Wij Beatrix, bij de gratie Gods, Koningin der Nederlanden, Prinses van Oranje-Nassau, enz. enz. enz.

Allen, die deze zullen zien of horen lezen, saluut! doen te weten:

Alzo Wij in overweging genomen hebben, dat het wenselijk is ter financiering van investeringsprojecten van nationaal belang waarmee beoogd wordt de economische structuur te versterken, een begrotingsfonds in te stellen, waarin een deel van de aardgasbaten afzonderlijk zal worden beheerd, en dat op grond van artikel 2 van de Comptabiliteitswet (Stb. 1992, 351) de instelling van een begrotingsfonds bij de wet dient te geschieden;

Zo is het, dat Wij, de Raad van State gehoord, en met gemeen overleg der Staten-Generaal, hebben goedgevonden en verstaan, gelijk Wij goedvinden en verstaan bij deze:

Artikel 1

  • 1 Er is een Fonds economische structuurversterking, hierna te noemen: het fonds.
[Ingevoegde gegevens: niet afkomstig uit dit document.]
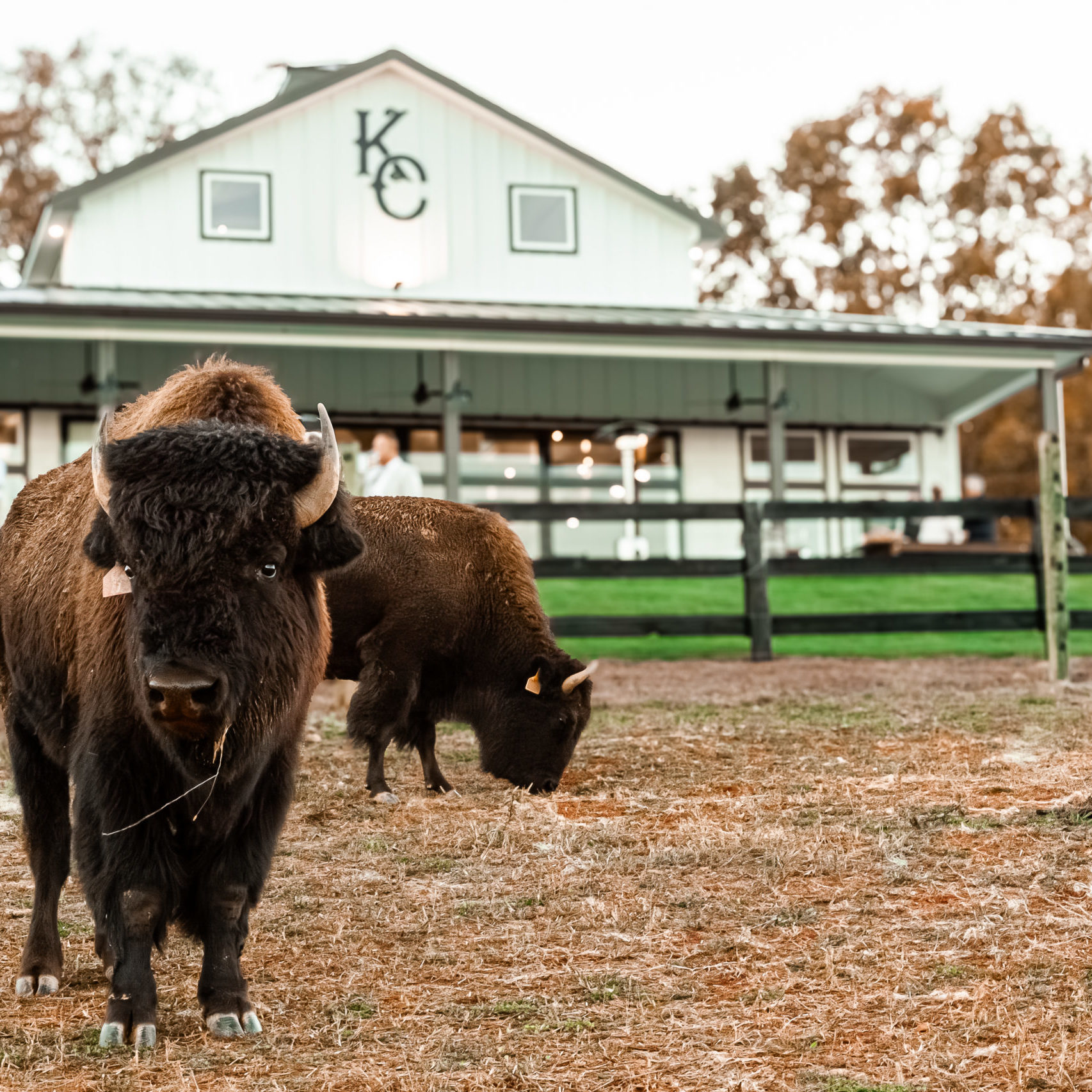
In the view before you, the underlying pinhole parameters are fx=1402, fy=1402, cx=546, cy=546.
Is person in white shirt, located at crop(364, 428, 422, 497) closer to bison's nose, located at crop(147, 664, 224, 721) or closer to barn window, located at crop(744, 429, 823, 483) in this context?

  • 3 Onze Ministers van Economische Zaken en Klimaat en van Financiën beheren de begroting van het fonds.

Artikel 2

  • 1 De ontvangsten van het fonds worden gevormd door:

    • a. 41,5 procent van de niet-belastingontvangsten van de staat, verkregen uit de winning van koolwaterstoffen;

    • b. het bedrag dat overeenkomt met de rentelasten die bespaard worden als gevolg van het in mindering brengen op de staatsschuld van de in het derde lid omschreven opbrengsten;

    • c. inkomsten van de staat voortvloeiend uit of verbandhoudend met de aanleg of de exploitatie van de Betuweroute en de HSL-Zuid, tot ten hoogste het nominale bedrag uit het Fes dat is besteed voor de voorfinanciering van de geraamde private bijdragen in de aanleg;

    • d. andere door Onze Minister van Economische Zaken en Klimaat in overeenstemming met Onze Minister van Financiën voor het fonds te bestemmen inkomsten van de staat voortvloeiend uit of verbandhoudend met de aanleg of de exploitatie van de Betuweroute en de HSL-Zuid;

    • e. andere voor het fonds te bestemmen ontvangsten uit de winning van koolwaterstoffen;

    • f. het bedrag dat overeenkomt met de annuïteiten op basis van de opbrengsten van de hierna te noemen geveilde rechten, met een looptijd die overeenkomt met de voorziene looptijd van die rechten:

      • 1°. de verlening van het recht om bepaalde etherfrequenties te gebruiken, alsmede de verlening van het recht op het gebruik van analoge en digitale radio- en televisiefrequenties;

      • 2°. de verlening in het jaar 2000 van het recht om UMTS-frequenties te gebruiken.

  • 2 Onder ontvangsten als bedoeld in het eerste lid, onder a, worden niet verstaan de ontvangsten van Energie Beheer Nederland B.V., meerjarige stand Miljoenennota 2002, voortkomend uit de verwerving van de certificaten Energie Beheer Nederland B.V.

  • 3 Opbrengsten als bedoeld in het eerste lid, onder b, zijn:

    • a. ontvangsten van de staat, verkregen in verband met de overbelevering van aardgas door de Nederlandse Aardolie Maatschappij b.v. aan Brigitta Erdgas und Erdöl GmbH uit aardgaswinning in de Eemsmonding,

    • b. de opbrengsten van vervreemding van staatsdeelnemingen,

    • c. andere nader aan te wijzen ontvangsten uit het vervreemden van materiële en immateriële activa en rechten van de staat.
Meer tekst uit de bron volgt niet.